Recuperating the ephemeral Taiwanese journal Le Moulin (1933–34), Huang profoundly questions the extent to which the transnational turn has broadened the scope of modernist periodical studies. Despite the activities of global modernist scholars and high-profile digital humanities projects, there are still large blind spots in modernist periodical studies’ newly expanded vistas. Huang importantly highlights that even attempts to incorporate different modernist temporalities and geographies often end up further “lock[ing] modernist studies into an Anglo-American-European circuit” (Huang). As with Krishnan’s examination of African networks of cultural transmission, Huang maps a modernist landscape that decentres the “Pan-Atlantic” perspective that has long dominated transnational periodical studies. The case of Le Moulin raises important questions about materiality, the politics of digitization and calls upon scholars to profoundly reconsider the “possibility of a coexistence between art and politics in a colonial context.”

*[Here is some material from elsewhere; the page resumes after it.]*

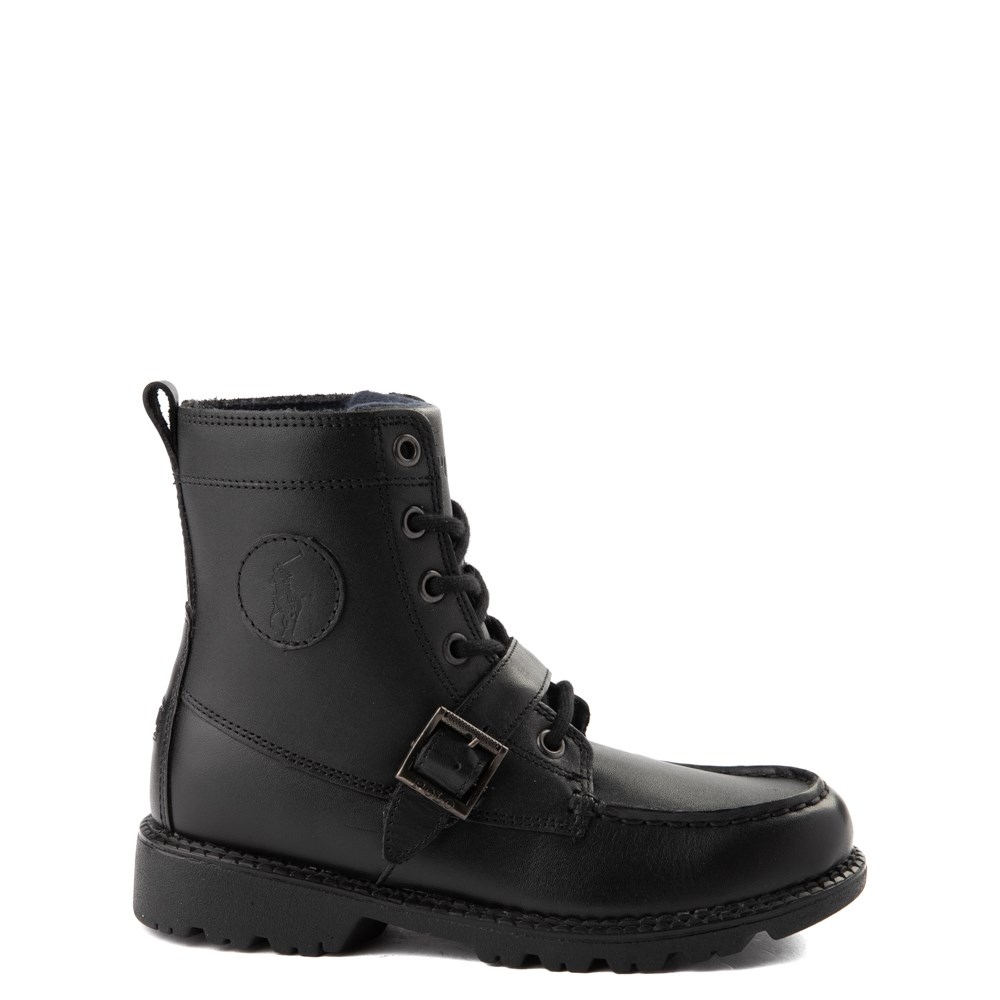 Ranger II Boot by Polo Ralph Lauren - Little Kid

The papers in “Modernist Periodicals Networks and the Transnational Turn” propose a fluid view of modernism: instead of studying modernist periodicals from a static, Euro- or US-centric perspective, the scholars in this cluster follow authors, texts, and magazines across continents. This cluster aims to be a starting point for new collaborative projects in modernist periodicals studies, with traveling, intercontinental magazines at their center. As transnational scholars, we are convinced of the benefits of bringing a truly multilingual, multicultural, and expansive perspective to contemporary scholarly approaches to modernist magazines. With this cluster, we hope to open new collaborative routes within the study of transnational modernism, enabled by the material and geographical singularities of periodical networks.
Notes
[1] Randolph S. Bourne, “Trans-national America,” The Atlantic Monthly, July 1916, 86–97, 90, 97. See Cristanne Miller on “polyglot discordances” in “Tongues ‘loosened in the melting pot’: The Poets of Others and the Lower East Side,” Modernism/modernity 14, no. 1 (2007): 455–76, 462.
[2] Claire Barber-Stetson, “Modern Insecurities, or, Living on the Edge,” Modernism/modernity Print+ 3, no. 4 (2018); Alys Moody and Stephen J. Ross, “On Global Modernism and Academic Precarity: A Reply to Claire Barber-Stetson,” Modernism/modernity Print+ 4, no. 2 (2019).
[3] Jahan Ramazani, “A Transnational Poetics,” American Literary History 18, no. 2 (2006): 332.
[4] Sara Ahmed, Living a Feminist Life (Durham: Duke University Press, 2017), 15–16.
[5] Franco Moretti, Distant Reading (London: Verso, 2013).
[6] Waldo Frank in Victoria Ocampo, Darse: Autobiografía y testimonios (Madrid: Fundación Banco Santander, 2016), 375. Translation our own.